Watching The Black Dahlia, I was at times reminded of the scene in Ghostbusterswhen Bill Murray suggests that his crew bring two demonically possessed characters together, and Harold Ramis mutters, “I think that could be incredibly dangerous.” The book is based on what is probably still the most shocking crime in the history of the Los Angeles Police Department, the murder of a young woman named Elizabeth Short, whose body, in 1947, was found cut in half in a vacant lot. It wasn’t simply the fact of the murder but its savagery and mutilation that stunned Los Angeles and the entire nation. Despite the most sweeping manhunt in the history of the Los Angeles Police Department, the killer was never found. 

Both Ellroy’s novel and De Palma’s film attempt to offer a plausible explanation for the murder and connect it with the rot and corruption of the city and the time. This is an old story; every L.A. novelist from Raymond Chandler (most notably in The Big Sleep) to Nathanael West (The Day of The Locust) has more or less indicted Los Angeles as accessory to murder. But Ellroy has a personal grudge: His own mother was also murdered in a case that was never solved, and he’s never stopped probing the depths of L.A.’s criminal psychology in an effort to come to terms with the irrationality of such crimes.

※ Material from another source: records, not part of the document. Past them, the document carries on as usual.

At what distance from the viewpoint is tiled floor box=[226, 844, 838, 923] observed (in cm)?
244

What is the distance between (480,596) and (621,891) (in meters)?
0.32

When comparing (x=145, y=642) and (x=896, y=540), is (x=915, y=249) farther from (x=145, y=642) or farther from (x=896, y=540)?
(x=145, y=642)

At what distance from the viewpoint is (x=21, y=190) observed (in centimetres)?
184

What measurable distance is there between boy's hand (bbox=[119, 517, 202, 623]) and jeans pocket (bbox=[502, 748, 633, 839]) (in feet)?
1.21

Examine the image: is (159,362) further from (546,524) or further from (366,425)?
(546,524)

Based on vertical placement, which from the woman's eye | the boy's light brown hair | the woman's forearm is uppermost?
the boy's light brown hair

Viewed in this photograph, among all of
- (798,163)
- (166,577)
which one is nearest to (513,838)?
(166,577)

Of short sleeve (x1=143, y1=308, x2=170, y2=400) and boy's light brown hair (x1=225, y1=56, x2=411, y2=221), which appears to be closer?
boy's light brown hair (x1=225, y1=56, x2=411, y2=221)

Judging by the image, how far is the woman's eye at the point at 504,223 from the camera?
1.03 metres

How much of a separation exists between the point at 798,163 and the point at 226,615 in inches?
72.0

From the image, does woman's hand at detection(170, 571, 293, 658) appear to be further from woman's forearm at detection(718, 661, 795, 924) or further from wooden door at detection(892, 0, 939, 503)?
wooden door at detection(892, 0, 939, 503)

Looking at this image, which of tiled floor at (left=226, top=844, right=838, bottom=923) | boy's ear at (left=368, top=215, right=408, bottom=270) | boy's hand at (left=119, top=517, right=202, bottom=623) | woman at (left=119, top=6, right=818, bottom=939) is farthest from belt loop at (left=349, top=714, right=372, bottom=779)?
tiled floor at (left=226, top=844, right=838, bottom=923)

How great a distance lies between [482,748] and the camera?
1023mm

Clearly both writer and director are going for that noir-as-metaphor Chinatown effect, where the framework of the crime story is a device to offer a cutaway view of a city just as it is assuming its place as the mecca of the American dream. At times The Black Dahlia’s incredibly complicated plot boils over; about the last thing this movie needs is an earthquake, and there were none in 1947, but it gets one anyway. There’s an undeniable seductiveness, though, in the narrative, and also in the atmosphere, enhanced by Mark Isham’s score, with its bluesy evocation of pre- and post-World War II films set in southern California. The failure of The Black Dahlia to sustain its intensity over the last 45 minutes or so lies in the actors, who can’t summon up the icons created in those films by Humphrey Bogart, Robert Mitchum, Sterling Hayden, and Lauren Bacall.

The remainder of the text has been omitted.